Text passage
= = =
Director hereby irrevocably appoints Producer as attorney-in-fact with full power
to execute, acknowledge, deliver and record in the U.S. Copyright Office or
elsewhere any and all such documents Director fails to execute, acknowledge
and deliver. The appointment shall be a power coupled with an interest.

(e) Name and Likeness: Director grants to Producer the right to issue and authorize
publicity concerning Director and to use Director's name, voice, likeness and
biographical data in connection with the distribution, exhibition, advertising and
other exploitation of the Picture. Without limiting the foregoing, Producer may
use Director's name, voice, likeness and biographical data in connection with
publications, merchandise, commercial tie-ins, and goods and services of every
kind if reference is made to the Picture or the literary property or screenplay upon
which the Picture is based, or any part thereof, or to Director's employment
hereunder, and if Director is not represented as using or endorsing any such
item. Director will not at any time issue or authorize publicity or disclose any
confidential information relating to this employment or the Picture or Producer (as
distinguished from personal publicity relating solely to Director) to the press or
media without Producer's written consent in each case.
= = =
Dataset extract
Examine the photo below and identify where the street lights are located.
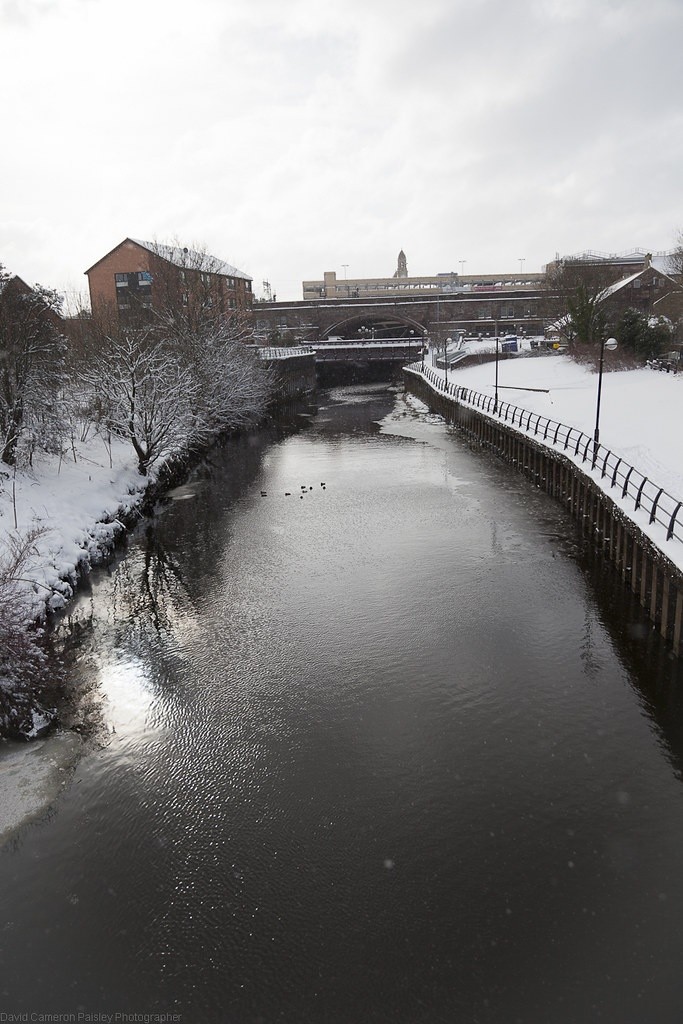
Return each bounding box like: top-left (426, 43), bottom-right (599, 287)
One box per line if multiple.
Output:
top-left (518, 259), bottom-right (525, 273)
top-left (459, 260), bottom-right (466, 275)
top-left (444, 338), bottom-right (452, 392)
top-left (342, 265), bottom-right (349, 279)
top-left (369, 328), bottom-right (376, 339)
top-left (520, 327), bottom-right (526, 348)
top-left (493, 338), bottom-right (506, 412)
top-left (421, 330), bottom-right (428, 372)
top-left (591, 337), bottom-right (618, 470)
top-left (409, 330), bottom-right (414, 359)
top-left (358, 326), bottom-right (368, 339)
= = =
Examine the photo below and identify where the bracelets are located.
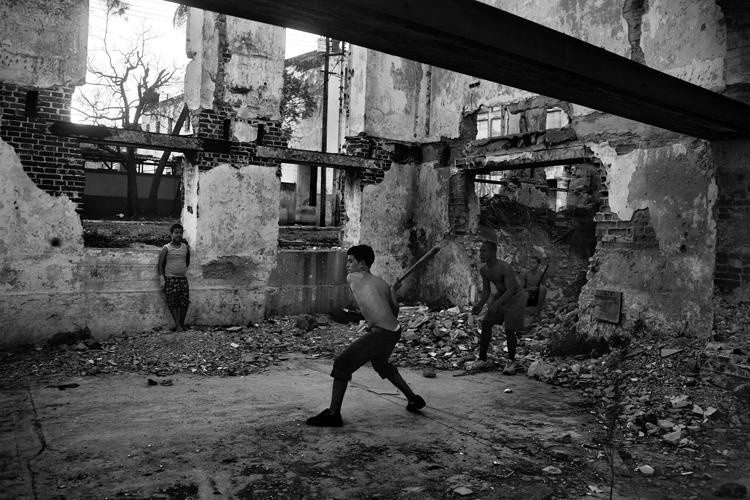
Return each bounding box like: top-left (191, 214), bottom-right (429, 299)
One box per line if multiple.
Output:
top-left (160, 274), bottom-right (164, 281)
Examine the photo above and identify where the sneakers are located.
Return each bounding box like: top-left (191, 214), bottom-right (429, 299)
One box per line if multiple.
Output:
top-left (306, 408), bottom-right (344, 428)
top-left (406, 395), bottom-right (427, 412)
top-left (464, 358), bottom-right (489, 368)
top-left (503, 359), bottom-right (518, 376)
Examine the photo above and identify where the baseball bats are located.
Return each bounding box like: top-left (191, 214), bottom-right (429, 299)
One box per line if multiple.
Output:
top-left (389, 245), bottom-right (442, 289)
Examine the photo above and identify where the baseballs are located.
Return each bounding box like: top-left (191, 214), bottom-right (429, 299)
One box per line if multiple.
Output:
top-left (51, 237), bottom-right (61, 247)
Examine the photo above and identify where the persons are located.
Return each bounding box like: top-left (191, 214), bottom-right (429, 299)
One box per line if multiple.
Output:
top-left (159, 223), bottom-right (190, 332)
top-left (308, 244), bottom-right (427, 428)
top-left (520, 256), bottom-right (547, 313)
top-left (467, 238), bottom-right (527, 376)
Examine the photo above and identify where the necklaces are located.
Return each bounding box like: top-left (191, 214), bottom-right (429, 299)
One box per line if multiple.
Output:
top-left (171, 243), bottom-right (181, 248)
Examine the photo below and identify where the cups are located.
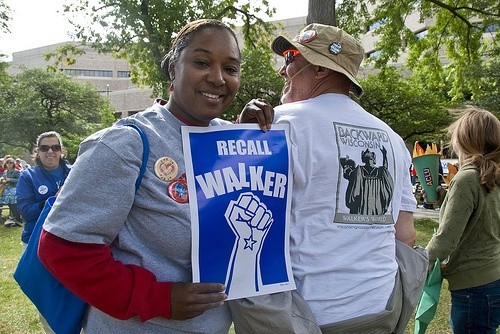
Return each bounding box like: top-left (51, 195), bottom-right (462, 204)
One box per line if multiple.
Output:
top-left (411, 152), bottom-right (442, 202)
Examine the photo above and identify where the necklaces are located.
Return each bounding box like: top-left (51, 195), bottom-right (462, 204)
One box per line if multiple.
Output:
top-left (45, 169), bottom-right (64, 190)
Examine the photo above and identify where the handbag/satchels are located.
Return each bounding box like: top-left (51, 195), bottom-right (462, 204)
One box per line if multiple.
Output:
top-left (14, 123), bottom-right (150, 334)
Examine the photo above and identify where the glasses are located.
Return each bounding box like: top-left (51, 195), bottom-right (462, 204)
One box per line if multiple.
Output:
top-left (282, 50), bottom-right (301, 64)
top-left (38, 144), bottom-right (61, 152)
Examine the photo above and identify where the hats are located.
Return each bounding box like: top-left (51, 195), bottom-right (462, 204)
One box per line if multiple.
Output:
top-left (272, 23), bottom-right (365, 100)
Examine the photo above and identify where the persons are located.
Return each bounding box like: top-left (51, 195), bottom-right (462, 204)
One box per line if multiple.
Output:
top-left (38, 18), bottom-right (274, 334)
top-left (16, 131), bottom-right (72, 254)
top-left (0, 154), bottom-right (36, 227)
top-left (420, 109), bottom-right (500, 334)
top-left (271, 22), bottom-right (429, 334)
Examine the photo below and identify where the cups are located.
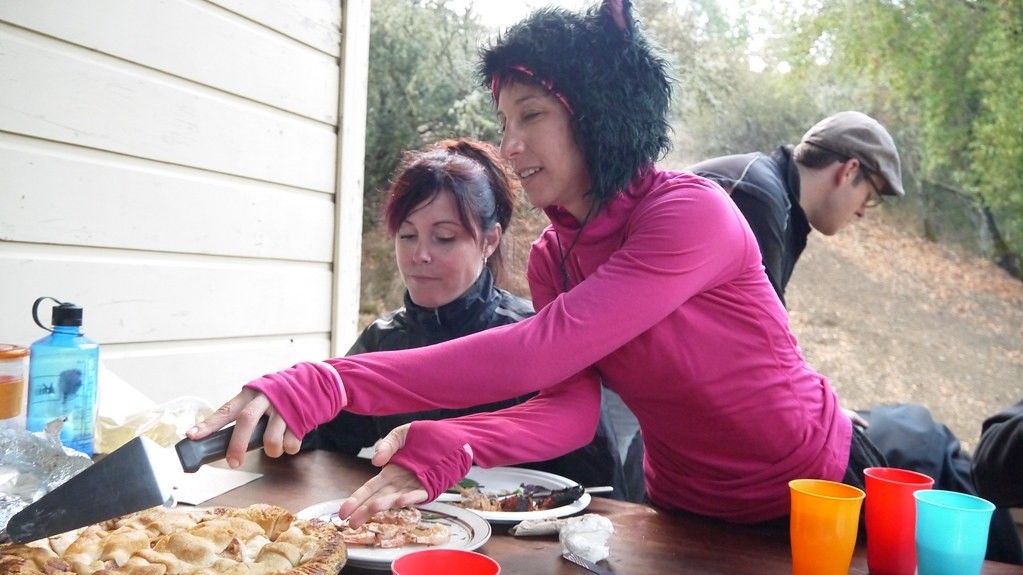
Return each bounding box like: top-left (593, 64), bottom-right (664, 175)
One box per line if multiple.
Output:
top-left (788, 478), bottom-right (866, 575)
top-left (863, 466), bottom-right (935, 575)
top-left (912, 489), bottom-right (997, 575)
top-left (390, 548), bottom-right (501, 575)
= = =
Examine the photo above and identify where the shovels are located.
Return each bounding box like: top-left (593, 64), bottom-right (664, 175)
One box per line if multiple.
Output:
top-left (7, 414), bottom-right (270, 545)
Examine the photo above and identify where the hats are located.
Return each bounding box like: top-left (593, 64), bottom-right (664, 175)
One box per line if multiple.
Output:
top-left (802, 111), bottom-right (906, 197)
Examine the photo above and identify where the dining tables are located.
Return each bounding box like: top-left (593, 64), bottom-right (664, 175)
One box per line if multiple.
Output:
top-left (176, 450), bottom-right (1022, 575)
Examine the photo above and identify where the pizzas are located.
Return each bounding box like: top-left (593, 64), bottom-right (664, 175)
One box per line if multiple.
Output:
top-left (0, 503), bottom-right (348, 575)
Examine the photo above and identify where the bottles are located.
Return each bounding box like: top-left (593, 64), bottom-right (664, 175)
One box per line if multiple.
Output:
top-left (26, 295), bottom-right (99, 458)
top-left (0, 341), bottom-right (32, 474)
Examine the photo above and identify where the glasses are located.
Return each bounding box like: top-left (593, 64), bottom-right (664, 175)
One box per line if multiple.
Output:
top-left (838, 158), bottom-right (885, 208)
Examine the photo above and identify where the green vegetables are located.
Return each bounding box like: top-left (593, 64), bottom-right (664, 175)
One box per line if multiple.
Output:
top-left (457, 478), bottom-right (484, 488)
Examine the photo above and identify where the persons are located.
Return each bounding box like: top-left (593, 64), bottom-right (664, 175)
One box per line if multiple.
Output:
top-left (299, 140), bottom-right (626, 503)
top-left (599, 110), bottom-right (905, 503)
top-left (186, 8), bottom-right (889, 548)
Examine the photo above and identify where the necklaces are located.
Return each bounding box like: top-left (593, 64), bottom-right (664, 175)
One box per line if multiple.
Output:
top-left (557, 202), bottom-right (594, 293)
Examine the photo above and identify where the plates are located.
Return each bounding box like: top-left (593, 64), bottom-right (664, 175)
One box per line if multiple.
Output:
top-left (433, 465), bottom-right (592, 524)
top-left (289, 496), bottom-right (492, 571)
= = =
Short problem
Transcribe the director contract passage word for word, from "Director hereby irrevocably" up to and including "with an interest.". The records come from a separate source and are unrelated to the text.

Answer for the task
Director hereby irrevocably appoints Producer as attorney-in-fact with full power
to execute, acknowledge, deliver and record in the U.S. Copyright Office or
elsewhere any and all such documents Director fails to execute, acknowledge
and deliver. The appointment shall be a power coupled with an interest.